Former Army Sergeant and current PhD student.
I think that last post picked all the wrong reasons to say why the military is a bad career choice. For clarity, I was a 19K (M1 Abrams tanker) when I joined the Army and was in for five years with one year in Iraq.
You know what the worst part of the military is? Knowing almost everything you are doing is bullshit and meaningless. My first unit in the Army was getting ready to deploy (within 6-8 months can't remember) and you'd expect that time to be when you are training intensely, your days are packed with meaningful and well planned activities, etc... no, it was the opposite. I spent most of my days picking weeds, cleaning toilets, sitting through impromptu "training" given by the E-5's which were painful to even sit through, and doing all kinds of other remedial tasks. Even going to the training in California (can't remember the name) where we were suppose to simulate being in Iraq was a joke. Every single day it felt like we were trying to find ways to kill time.

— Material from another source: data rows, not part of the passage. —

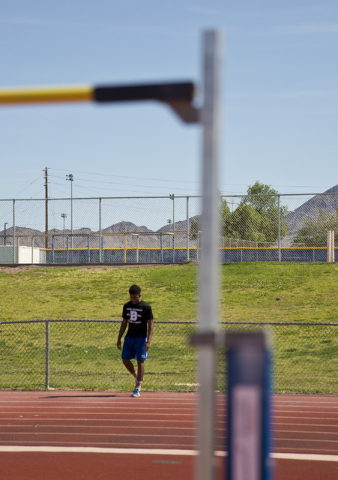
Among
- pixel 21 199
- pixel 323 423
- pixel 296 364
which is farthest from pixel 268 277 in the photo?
pixel 323 423

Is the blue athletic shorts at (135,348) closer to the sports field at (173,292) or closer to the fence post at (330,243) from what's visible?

While I was in Iraq I went on 400+ combat missions. I thankfully never had to fire my rifle, but my life was in serious danger over two dozen times, and constantly at some low level of danger the entire time. I calculated my hourly pay while there (including hazardous duty pay and such) and I made effectively $3.13 an hour. Every single day was the same. Wake up at 430 am, go eat, go to the trucks, drive them over to the mechanics to be vetted to go out, go back to the staging area, load the weapons and MRE's and Gatorade for the day, get the daily intelligence briefing (this was almost never intelligent), go over the mission for the day, do the mission, get back at 5-6 pm, take the trucks to get fuel, get back unload the weapons and gear, have a post mission brief, go eat by 7-8, sleep and repeat...every single day. It was painfully monotonous ( I guess thankfully but that is a year of my life gone).
The pay isn't that bad for a single person and the benefits are great blah blah, but good luck feeling fulfilled or like what you are doing has meaning. There are absolutely jobs in the military that are the exception to this rule, but they are rare. I changed my MOS to what I thought was a much more "technical" field where I might feel like my job had more purpose (this MOS was "hard" to get into with only ~500 people in it). I went through a year of "school" which having now completed two Bachelor degrees in STEM fields and working on a PhD in another can tell you was the equivalent of high school. When I got to my next unit in the new MOS, it was the same old same. Pointless training, bullshit time-killing tasks etc...
Go to college, and get loans if you have to. It is worth it. I look back now and truly regret all five years I spent in the military. All of the benefits like travel, maturity, life experience, and so on, can be had in life, in others ways, in less damaging environments.
Edit: I should clarify this applies only to my experience as an enlisted soldier. Almost certainly an officer has a better time...but they've already got a degree and likely alternatives to the military if they want. I also want to emphasize this obviously does not apply to all jobs in the military. However, I speak to my experience in both a combat MOS and one of the more technical MOS the Army has to offer because the underlying bullshit persisted.